● What you need to do
Write out word for word each line from the one containing "What precise distance" through the close of the listing, including both ends. Pictures do not belong in the copy.

*** Data supplied ***

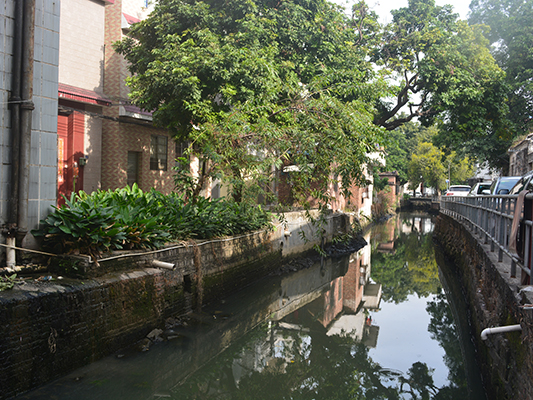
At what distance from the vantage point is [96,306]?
21.3 feet

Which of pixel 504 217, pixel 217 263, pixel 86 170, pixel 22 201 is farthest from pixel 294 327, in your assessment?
pixel 86 170

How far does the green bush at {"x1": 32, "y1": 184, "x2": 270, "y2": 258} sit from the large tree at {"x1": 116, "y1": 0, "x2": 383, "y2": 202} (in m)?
1.04

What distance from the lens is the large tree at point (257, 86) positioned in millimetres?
10078

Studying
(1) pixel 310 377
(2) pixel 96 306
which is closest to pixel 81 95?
(2) pixel 96 306

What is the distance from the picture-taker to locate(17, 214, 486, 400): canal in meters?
6.36

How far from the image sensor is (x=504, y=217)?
6.62 metres

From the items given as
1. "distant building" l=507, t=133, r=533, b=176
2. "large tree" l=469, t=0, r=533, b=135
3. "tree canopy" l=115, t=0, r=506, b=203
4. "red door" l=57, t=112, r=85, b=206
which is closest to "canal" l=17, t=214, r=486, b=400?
"tree canopy" l=115, t=0, r=506, b=203

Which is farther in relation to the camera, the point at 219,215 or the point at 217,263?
the point at 219,215

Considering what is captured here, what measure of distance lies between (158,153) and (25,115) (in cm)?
1220

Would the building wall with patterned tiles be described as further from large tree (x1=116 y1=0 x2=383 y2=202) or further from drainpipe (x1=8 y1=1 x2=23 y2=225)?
drainpipe (x1=8 y1=1 x2=23 y2=225)

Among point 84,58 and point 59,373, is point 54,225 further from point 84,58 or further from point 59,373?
point 84,58

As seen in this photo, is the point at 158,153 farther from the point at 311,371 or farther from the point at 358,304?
the point at 311,371

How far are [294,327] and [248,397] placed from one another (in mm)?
3224

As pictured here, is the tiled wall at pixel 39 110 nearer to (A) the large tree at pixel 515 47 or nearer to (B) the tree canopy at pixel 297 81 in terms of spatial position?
(B) the tree canopy at pixel 297 81
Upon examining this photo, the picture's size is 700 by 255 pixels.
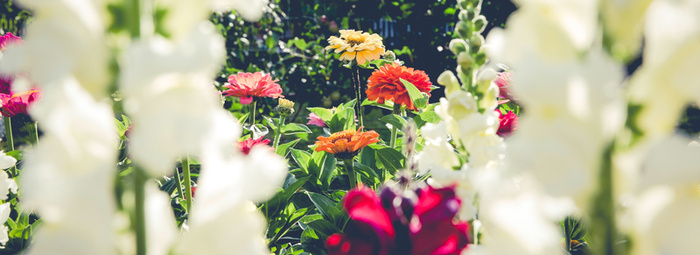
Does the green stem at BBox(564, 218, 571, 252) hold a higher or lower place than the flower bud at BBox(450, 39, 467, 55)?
lower

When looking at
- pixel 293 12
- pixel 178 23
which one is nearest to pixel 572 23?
pixel 178 23

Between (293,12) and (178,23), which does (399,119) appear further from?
(293,12)

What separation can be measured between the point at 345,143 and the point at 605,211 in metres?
A: 0.92

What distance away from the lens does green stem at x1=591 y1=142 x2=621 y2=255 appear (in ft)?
0.90

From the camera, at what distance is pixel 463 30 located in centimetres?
60

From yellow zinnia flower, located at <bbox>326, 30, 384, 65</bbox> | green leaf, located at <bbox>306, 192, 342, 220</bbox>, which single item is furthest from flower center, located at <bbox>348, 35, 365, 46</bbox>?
green leaf, located at <bbox>306, 192, 342, 220</bbox>

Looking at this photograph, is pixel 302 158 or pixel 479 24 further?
Result: pixel 302 158

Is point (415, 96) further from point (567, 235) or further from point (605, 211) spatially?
point (605, 211)

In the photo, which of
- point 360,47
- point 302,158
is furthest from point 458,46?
point 360,47

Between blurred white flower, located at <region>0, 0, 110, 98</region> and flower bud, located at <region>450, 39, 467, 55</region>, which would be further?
flower bud, located at <region>450, 39, 467, 55</region>

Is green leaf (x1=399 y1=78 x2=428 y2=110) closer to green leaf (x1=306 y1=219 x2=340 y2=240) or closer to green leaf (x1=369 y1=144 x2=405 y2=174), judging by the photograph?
green leaf (x1=369 y1=144 x2=405 y2=174)

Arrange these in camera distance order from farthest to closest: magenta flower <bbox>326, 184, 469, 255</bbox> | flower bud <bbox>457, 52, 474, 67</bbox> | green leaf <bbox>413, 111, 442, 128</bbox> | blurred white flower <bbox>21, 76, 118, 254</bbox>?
green leaf <bbox>413, 111, 442, 128</bbox>
flower bud <bbox>457, 52, 474, 67</bbox>
magenta flower <bbox>326, 184, 469, 255</bbox>
blurred white flower <bbox>21, 76, 118, 254</bbox>

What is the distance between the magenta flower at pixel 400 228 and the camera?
417mm

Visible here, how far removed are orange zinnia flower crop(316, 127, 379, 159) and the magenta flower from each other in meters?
0.73
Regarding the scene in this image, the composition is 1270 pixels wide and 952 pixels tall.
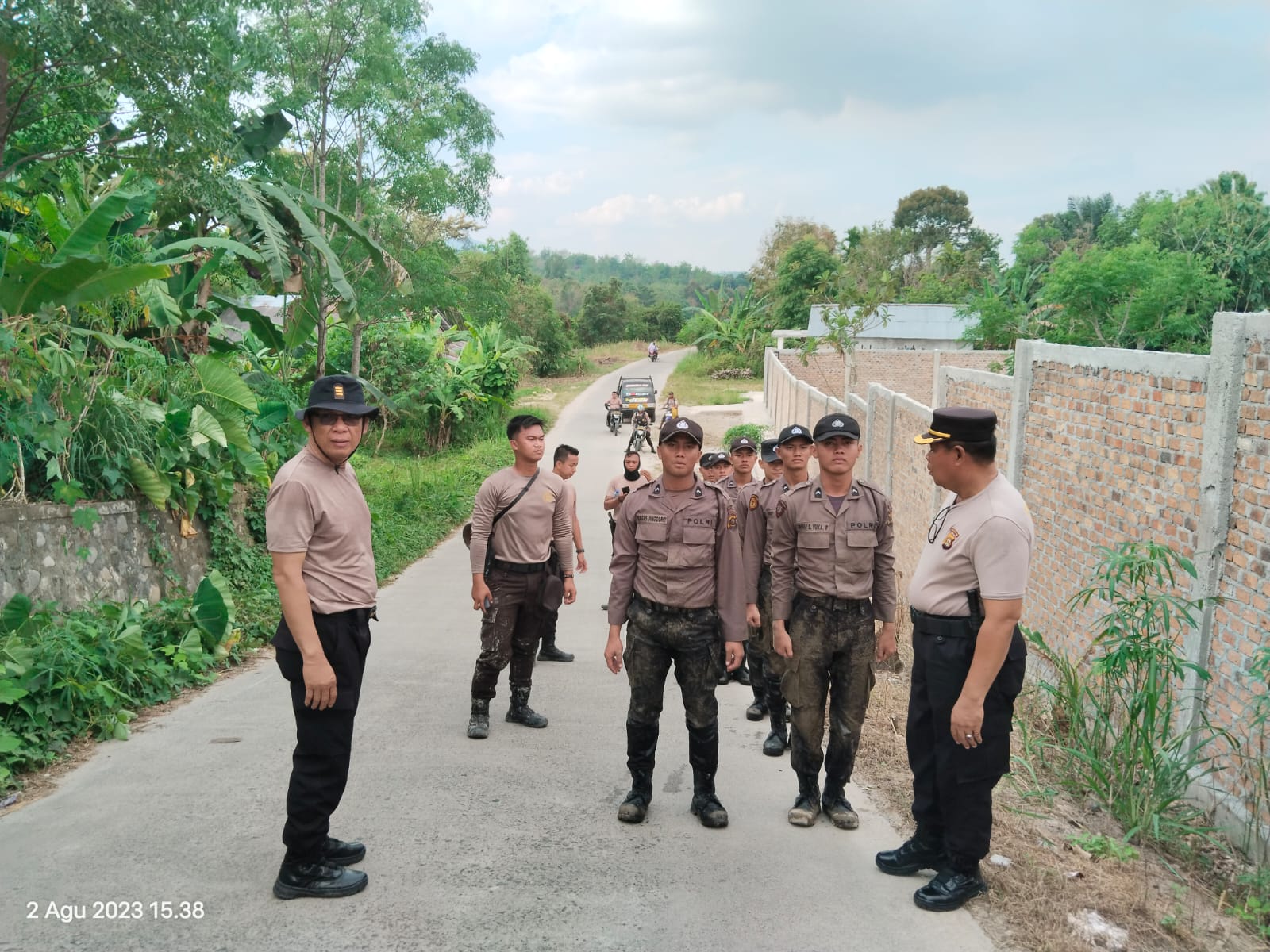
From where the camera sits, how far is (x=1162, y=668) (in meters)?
4.93

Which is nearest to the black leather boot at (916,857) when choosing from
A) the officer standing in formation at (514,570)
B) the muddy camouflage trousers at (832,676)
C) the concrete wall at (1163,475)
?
the muddy camouflage trousers at (832,676)

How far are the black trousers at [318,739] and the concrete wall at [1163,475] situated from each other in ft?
12.4

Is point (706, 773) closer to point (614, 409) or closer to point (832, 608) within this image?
point (832, 608)

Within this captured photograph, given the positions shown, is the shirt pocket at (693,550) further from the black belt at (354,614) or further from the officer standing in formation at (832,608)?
the black belt at (354,614)

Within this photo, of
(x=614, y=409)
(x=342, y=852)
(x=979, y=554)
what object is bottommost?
(x=342, y=852)

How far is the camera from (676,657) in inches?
183

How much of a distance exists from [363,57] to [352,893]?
13.0 meters

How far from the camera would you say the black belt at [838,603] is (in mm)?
4625

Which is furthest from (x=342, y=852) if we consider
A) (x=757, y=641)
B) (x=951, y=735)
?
(x=757, y=641)

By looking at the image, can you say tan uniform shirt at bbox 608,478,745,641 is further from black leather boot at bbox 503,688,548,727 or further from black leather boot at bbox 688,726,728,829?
black leather boot at bbox 503,688,548,727

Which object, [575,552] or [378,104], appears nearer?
[575,552]

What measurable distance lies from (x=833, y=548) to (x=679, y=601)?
2.54 feet

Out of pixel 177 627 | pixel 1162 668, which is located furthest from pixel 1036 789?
pixel 177 627

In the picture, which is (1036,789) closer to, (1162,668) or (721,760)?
(1162,668)
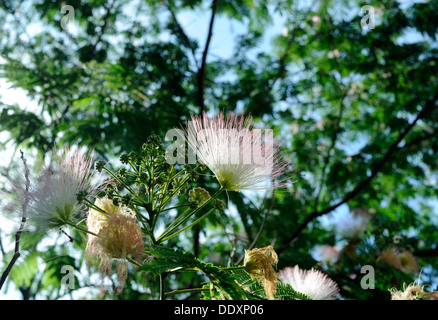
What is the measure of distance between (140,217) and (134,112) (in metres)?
2.22

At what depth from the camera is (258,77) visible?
6125 millimetres

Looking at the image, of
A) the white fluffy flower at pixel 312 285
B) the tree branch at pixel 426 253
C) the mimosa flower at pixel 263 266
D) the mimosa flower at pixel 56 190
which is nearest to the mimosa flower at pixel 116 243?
the mimosa flower at pixel 56 190

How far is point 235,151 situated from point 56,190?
74cm

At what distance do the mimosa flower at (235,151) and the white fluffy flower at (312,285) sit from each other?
2.11 ft

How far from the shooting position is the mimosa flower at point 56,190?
1.62 metres

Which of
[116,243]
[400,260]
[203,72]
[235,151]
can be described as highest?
[203,72]

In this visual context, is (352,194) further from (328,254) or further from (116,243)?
(116,243)

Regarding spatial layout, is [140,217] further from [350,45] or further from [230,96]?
[350,45]

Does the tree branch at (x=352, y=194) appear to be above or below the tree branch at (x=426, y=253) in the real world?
above

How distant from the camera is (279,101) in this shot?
227 inches

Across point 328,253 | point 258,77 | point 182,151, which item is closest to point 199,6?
point 258,77

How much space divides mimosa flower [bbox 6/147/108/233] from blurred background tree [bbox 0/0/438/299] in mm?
1606

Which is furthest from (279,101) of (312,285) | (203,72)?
(312,285)

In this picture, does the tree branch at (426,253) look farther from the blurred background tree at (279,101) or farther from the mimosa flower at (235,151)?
the mimosa flower at (235,151)
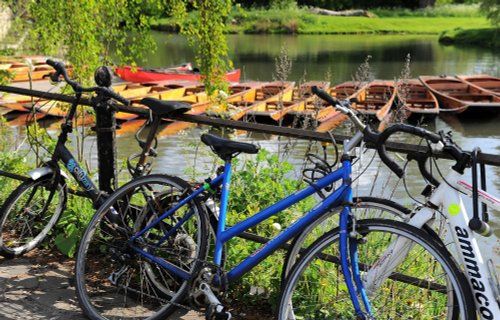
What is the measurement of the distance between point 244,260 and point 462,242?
1003 millimetres

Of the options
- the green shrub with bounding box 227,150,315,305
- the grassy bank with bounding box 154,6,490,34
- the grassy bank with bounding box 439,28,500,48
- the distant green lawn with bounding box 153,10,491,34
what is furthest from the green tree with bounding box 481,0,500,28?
the green shrub with bounding box 227,150,315,305

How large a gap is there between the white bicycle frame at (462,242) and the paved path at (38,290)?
1297 millimetres

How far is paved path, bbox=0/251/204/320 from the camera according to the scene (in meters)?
3.43

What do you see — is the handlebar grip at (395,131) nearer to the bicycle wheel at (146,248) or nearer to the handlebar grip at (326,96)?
the handlebar grip at (326,96)

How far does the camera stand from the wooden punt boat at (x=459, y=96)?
18.9 metres

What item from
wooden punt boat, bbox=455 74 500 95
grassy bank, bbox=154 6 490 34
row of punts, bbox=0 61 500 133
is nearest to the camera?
row of punts, bbox=0 61 500 133

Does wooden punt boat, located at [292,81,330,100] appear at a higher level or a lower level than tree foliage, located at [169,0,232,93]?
lower

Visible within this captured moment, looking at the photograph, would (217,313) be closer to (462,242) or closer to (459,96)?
(462,242)

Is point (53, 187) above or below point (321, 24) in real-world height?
below

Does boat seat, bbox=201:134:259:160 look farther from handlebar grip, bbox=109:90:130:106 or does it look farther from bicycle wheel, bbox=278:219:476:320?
handlebar grip, bbox=109:90:130:106

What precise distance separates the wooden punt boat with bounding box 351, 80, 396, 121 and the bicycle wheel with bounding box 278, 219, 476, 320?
13955mm

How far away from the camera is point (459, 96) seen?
67.9 ft

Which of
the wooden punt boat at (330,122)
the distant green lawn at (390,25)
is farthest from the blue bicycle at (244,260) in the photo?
the distant green lawn at (390,25)

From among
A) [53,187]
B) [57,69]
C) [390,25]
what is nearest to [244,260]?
[53,187]
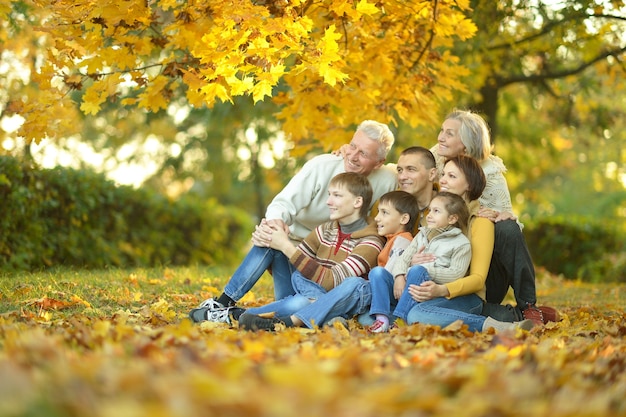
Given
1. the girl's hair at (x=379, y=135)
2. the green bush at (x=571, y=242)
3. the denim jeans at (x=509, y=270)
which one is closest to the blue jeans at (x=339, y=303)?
the denim jeans at (x=509, y=270)

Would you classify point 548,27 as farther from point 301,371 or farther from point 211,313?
point 301,371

***

● Task output
What precise distance separates the wooden punt boat with bounding box 351, 80, 396, 121 and the bicycle wheel with bounding box 278, 219, 476, 320?
13955mm

How far away from the camera is point (459, 96) seen?
67.9 ft

Which of
the wooden punt boat at (330,122)
the distant green lawn at (390,25)
is farthest from the blue bicycle at (244,260) in the photo?
the distant green lawn at (390,25)

From among
A) [53,187]
B) [57,69]
C) [390,25]
what is nearest to [244,260]?
[53,187]
Given
1. the girl's hair at (x=379, y=135)
2. the green bush at (x=571, y=242)
3. the denim jeans at (x=509, y=270)
which one is closest to the blue jeans at (x=339, y=303)?
the denim jeans at (x=509, y=270)

Would you classify point 548,27 as farther from point 301,371 or farther from point 211,313?
point 301,371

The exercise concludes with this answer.